En un giro preocupante de los acontecimientos, la reciente modificación de la ley urbanística ha dejado en el aire uno de los pilares fundamentales para proteger nuestros recursos hídricos. Sí, amigos, hablamos de esa norma que parecía prometedora pero que ahora, como quien tira a la basura un sueño, nos deja con una sensación amarga.
Un panorama desolador
La crítica no se ha hecho esperar. Desde diferentes sectores de la sociedad se alzan voces que advierten sobre las consecuencias de esta falta de control. «No podemos permitir que el monocultivo turístico arrase con nuestro entorno natural», exclama Jaume Perelló, quien desde hace tiempo alerta sobre cómo estas decisiones están afectando nuestra calidad de vida. ¿De verdad queremos vivir en una isla donde el agua es solo un recurso más a explotar?
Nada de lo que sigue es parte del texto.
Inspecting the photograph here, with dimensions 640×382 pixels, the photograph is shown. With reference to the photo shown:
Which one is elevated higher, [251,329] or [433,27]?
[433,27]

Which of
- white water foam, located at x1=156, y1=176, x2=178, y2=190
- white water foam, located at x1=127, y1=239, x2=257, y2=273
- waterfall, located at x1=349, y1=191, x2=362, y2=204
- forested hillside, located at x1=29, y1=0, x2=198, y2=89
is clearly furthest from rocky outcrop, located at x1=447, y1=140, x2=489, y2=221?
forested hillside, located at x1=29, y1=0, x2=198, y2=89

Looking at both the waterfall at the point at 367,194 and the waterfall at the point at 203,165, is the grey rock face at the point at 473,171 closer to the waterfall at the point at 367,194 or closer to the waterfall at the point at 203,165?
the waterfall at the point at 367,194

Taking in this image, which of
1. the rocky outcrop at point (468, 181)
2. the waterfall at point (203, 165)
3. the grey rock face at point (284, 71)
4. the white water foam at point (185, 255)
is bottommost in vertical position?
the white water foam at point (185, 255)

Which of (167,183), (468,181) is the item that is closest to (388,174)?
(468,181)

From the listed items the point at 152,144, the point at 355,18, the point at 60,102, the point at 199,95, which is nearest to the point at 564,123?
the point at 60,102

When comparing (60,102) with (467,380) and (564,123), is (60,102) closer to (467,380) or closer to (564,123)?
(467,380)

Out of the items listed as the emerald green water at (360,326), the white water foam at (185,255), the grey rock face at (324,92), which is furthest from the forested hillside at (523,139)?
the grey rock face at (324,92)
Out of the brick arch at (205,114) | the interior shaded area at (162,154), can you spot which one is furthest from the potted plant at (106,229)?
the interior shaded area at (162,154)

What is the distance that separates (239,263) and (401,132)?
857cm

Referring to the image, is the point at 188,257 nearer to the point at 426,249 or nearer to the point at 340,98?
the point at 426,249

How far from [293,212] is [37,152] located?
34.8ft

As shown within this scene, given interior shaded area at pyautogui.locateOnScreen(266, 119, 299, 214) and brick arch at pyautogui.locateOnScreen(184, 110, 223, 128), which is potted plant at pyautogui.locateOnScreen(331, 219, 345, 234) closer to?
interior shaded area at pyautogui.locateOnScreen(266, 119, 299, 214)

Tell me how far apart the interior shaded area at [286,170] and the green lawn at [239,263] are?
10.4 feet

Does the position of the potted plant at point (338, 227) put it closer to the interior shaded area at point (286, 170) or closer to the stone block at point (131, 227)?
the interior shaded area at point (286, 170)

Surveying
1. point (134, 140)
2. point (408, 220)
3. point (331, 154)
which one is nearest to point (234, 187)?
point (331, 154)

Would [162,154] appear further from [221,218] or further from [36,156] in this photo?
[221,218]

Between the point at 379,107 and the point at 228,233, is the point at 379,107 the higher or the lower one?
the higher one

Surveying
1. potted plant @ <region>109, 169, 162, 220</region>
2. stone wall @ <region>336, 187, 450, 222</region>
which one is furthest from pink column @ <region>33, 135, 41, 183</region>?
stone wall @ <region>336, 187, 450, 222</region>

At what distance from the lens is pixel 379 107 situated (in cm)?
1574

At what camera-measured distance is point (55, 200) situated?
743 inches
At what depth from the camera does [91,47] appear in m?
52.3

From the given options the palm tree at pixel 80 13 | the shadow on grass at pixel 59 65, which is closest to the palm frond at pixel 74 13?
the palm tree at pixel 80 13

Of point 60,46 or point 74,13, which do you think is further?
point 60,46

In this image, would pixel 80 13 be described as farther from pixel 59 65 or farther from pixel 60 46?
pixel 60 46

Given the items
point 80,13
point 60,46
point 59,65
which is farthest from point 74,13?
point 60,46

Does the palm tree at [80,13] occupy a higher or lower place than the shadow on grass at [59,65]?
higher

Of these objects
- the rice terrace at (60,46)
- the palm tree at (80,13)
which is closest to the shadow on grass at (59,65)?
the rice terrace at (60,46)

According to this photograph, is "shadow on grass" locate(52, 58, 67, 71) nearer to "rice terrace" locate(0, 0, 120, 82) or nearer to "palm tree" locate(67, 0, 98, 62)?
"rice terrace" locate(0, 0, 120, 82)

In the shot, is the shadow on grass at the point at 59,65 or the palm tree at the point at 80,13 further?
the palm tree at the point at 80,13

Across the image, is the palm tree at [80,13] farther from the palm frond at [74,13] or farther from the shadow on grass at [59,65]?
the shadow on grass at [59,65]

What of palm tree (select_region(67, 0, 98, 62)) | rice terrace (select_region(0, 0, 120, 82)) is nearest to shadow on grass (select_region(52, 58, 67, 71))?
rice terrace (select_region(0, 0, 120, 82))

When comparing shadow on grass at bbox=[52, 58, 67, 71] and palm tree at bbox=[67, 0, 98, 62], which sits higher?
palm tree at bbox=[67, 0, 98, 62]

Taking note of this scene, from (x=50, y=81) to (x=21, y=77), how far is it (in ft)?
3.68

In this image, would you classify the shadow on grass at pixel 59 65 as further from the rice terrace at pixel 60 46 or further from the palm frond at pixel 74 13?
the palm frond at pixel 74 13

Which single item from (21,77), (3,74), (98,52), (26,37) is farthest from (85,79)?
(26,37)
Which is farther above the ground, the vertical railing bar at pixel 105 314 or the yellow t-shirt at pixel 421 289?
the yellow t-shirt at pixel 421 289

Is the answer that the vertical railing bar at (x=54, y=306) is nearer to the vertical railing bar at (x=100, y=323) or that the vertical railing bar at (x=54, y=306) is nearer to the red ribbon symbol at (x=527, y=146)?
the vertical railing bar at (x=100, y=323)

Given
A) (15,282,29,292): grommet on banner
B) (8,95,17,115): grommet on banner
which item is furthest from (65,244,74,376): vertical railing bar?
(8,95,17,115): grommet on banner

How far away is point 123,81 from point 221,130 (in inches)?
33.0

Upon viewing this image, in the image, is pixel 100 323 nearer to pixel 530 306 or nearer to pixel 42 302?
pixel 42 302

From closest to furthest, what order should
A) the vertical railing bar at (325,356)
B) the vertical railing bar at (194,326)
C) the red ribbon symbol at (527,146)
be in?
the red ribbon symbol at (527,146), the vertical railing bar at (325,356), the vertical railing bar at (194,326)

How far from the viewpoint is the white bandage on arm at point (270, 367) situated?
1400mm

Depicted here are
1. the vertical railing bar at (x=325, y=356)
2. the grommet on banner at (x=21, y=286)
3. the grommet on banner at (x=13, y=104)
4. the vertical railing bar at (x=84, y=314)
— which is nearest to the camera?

No es solo una cuestión ambiental; es un tema que toca las fibras más profundas de nuestra identidad. Cada vez son más los ciudadanos que sienten que su voz no es escuchada y que sus derechos quedan relegados a meras cifras en un informe gubernamental. La Llei Òmnibus podría haber sido una oportunidad para marcar un cambio positivo, pero en lugar de eso, parece haberse convertido en otra herramienta para dejar todo en manos del mercado.
Así que aquí estamos, con la mirada fija en el futuro y muchas preguntas sin respuesta. ¿Estamos dispuestos a dejar que nuestras tierras y aguas sean sacrificadas por intereses económicos? Desde luego, esto no va solo de números; va de nuestro hogar, nuestra comunidad y lo que estamos dispuestos a hacer para protegerlo.